TEXT.
- - -
Last updated on 2 Jan 2013

As noted, SB and EP have a very unfortunate tendency to reflect the status quo in their results and research questions. This is not unique to them. History, sociology, other fields of psychology (psychotherapy for gods’ sake!), and in my own profession, ethics, all have this “Pull of Privilege”. Somehow the results of this research generally seem to show how natural and right things are. I am always amazed that no matter how radical the ethical foundations in philosophy, ethics always seems to end up supporting the bourgeois status quo (Peter Singer, whose approach I disagree with, is an honourable exception – he’s not afraid to follow his ethical foundations wherever they lead).

This Pull is very hard to shake off. Historians of science (and more recently historians in general) have a term for it: The Whig Interpretation of History, AKA whiggism (also triumphalism, or presentism, ). It is widely, and rightly, seen as a sin of interpretation. Why? It is because if you wish to understand the subject under investigation, rather than tell a story that makes you feel warm and comfortable about you and yours, you must to the best degree possible rid yourself of your relative attachments. You can’t see animist religions in terms of Christianity, alchemical practitioners in terms of modern chemistry, or sexuality in the Azande, say, in terms of Middle American marriage practices and categories (or worse, of penguins in terms of those practices).

So defeating the Pull of Privilege is a serious concern in any discipline that studies human behaviours. How can we do it in SB4.0? As it happens, I have Thoughts.

Behavior is quite labile, evolutionarily, and so there has been debate over whether it can be treated as a homology (Brigandt and Griffiths 2007; Hall 2012; Love 2007). However, classes of behaviors can easily been seen to be homologous. For example, most passerine birds have courtship displays which, while individually unique, fall into a shared class of behaviors, and moreover, these dances are very similar within groups such as riflebirds or lyrebirds (Andrew 1961). It is hard to reject the idea that these are homologies, with species-relative instantiations. The entire field of ethology is founded upon investigating both the commonalities and unique differences of behaviors in many groups of organisms.

There is, in palaeontology, a technique known as phylogenetic bracketing (Witmer 1995). If you need to reconstruct something that doesn’t fossilise in a fossil taxon (say, T. rex), you can place it in a phylogenetic tree and see what its surrounding surviving relatives have in the tissues and structures that don’t fossilise. By projection you can presume this is true of the extinct organism. Likewise, if you find a behaviour in known taxa, you can inductively project (Goodman 1954) from the known to the unknown if they are within the same clade. Of course, this only works if the clade happens to be relatively unspecialised, and the greater the evolutionary distance, the less specific you can get (remember: specific and all other words based on the Latin spec- root, are modifications of species). So you may know that all falconiformes have a recurved claw, but you may not be able to confidently predict whether an unobserved species of falconiforme is a hunter or scavenger. You’ll know, though, that it eats meat.

The application of phylogenetic bracketing here should be relatively obvious. If we wish to reduce the Pull, we need to set an objective behavioural baseline for all humans and not just the WEIRDos. We cannot do this from within the milieu of a culture by an act of will or imagination. But we can bracket humans among the Hominoidea, the African Great Ape clade.
- - -
DATASET SECTION.
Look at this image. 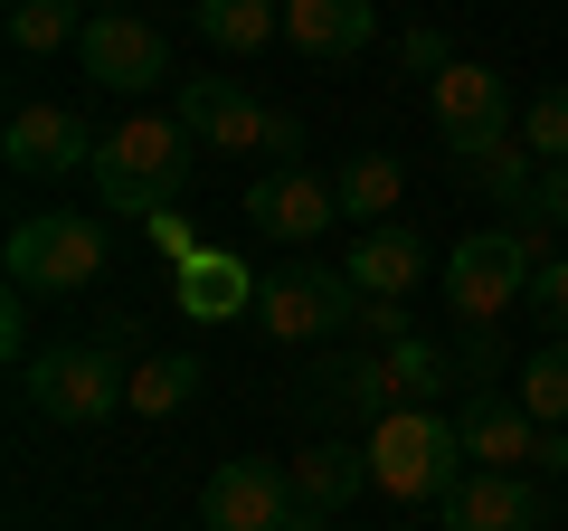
- - -
SET OF TASKS.
A) What name does the essay on the Pull of Privilege give to the palaeontology technique for reconstructing traits that don't fossilize?
B) Reproduce the essay on the Pull of Privilege word for word, from "Last updated on" to "wherever they lead).".

COMPLETE ANSWERS.
A) Phylogenetic bracketing.

B)
Last updated on 2 Jan 2013

As noted, SB and EP have a very unfortunate tendency to reflect the status quo in their results and research questions. This is not unique to them. History, sociology, other fields of psychology (psychotherapy for gods’ sake!), and in my own profession, ethics, all have this “Pull of Privilege”. Somehow the results of this research generally seem to show how natural and right things are. I am always amazed that no matter how radical the ethical foundations in philosophy, ethics always seems to end up supporting the bourgeois status quo (Peter Singer, whose approach I disagree with, is an honourable exception – he’s not afraid to follow his ethical foundations wherever they lead).